#### WHAT TO WORK ON
Answer these questions about the appendix below.
(a) What configuration is the proof about?
(b) Which equations are used to rewrite Eq. (48)?
(c) What label does the resulting expression carry?

#### PASSAGE
━━━━
Appendix E. Proof of \({\varvec{L}}_{\mathrm{R}}=0\) for the dyon–solenoid configuration
Using the generalised Maxwell equations \(\nabla \times \varvec{\mathcal {E}}=-(1/c)\partial \varvec{\mathcal {B}}/\partial t - (4\pi /c) \varvec{\mathcal {J}}_{m}\) and \(\nabla \times \varvec{\mathcal {B}}= (1/c)\partial \varvec{\mathcal {E}}/\partial t + (4\pi /c)\varvec{\mathcal {J}}_{e}\), we can write Eq. (48) as
$$\begin{aligned} {{\varvec{L}}}_{\mathrm{R}}= & {} \frac{1}{4\pi c^2}\frac{\partial }{\partial t}\int _{V}\mathbf{x} \times \!\big (\varvec{\mathcal {E}}\times \mathbf{C}\big )\,d^3x+\frac{1}{c^2}\int _{V}\mathbf{x} \times \big (\varvec{\mathcal {J}}_{e}\times \mathbf{C} \big )d^3x\qquad \nonumber \\&-\frac{1}{4\pi c^2}\frac{\partial }{\partial t}\int _{V}\mathbf{x} \times \!\big (\varvec{\mathcal {B}}\times \mathbf{A}\big )\,d^3x-\frac{1}{c^2} \int _{V}\mathbf{x} \times \big (\varvec{\mathcal {J}}_{m}\times \mathbf{A} \big )d^3x.\,\,\, \end{aligned}$$
(E1)
━━━━
#### RAW DATA
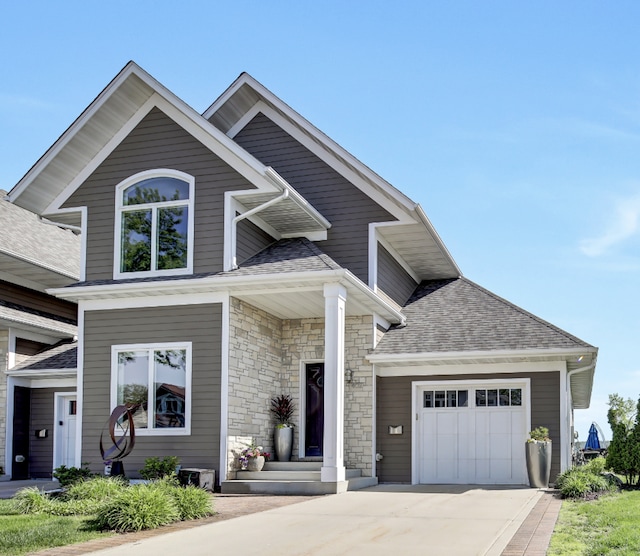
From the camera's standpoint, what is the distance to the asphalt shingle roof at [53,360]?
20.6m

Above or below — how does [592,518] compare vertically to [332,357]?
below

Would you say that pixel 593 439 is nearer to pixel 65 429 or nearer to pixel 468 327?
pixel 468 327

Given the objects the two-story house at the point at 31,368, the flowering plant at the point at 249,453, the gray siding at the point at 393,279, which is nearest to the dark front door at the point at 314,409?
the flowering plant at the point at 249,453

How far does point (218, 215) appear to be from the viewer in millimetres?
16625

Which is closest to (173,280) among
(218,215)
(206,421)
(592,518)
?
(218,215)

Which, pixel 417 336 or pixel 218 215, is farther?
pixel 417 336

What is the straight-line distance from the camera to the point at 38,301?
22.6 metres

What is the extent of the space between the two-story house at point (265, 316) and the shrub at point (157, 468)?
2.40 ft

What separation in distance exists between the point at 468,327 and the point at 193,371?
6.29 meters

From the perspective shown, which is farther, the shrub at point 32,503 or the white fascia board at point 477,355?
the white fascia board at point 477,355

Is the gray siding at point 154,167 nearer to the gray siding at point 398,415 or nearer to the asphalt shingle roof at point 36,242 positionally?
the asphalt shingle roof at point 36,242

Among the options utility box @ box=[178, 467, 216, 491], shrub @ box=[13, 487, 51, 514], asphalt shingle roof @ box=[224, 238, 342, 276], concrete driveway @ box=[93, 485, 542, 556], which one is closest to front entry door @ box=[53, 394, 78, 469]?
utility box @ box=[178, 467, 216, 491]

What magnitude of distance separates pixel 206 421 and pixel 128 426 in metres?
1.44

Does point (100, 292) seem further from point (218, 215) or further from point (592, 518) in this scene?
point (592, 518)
━━━━
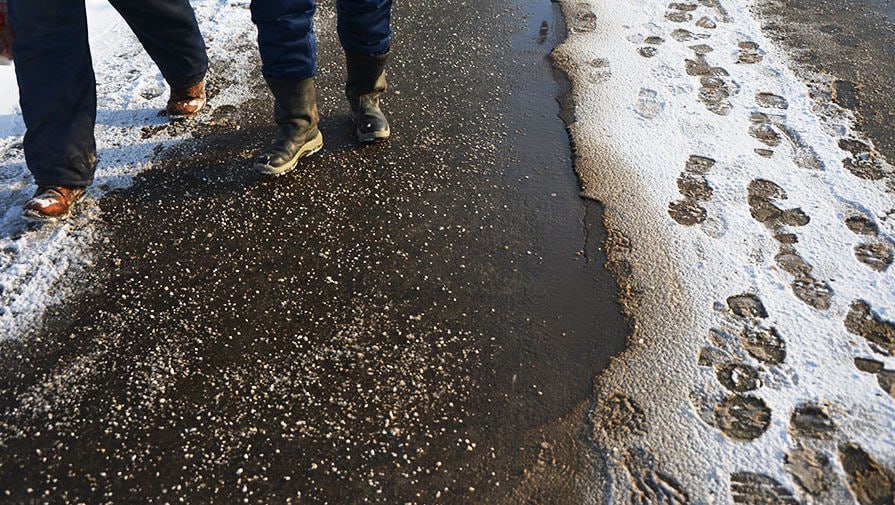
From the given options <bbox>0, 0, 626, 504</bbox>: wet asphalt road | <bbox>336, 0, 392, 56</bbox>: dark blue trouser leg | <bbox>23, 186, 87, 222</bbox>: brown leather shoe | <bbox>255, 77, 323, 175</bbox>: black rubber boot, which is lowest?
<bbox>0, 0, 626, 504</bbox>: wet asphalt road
━━━━
#### TASK OUTPUT
(a) The dyon–solenoid configuration.
(b) The generalised Maxwell equations.
(c) (E1).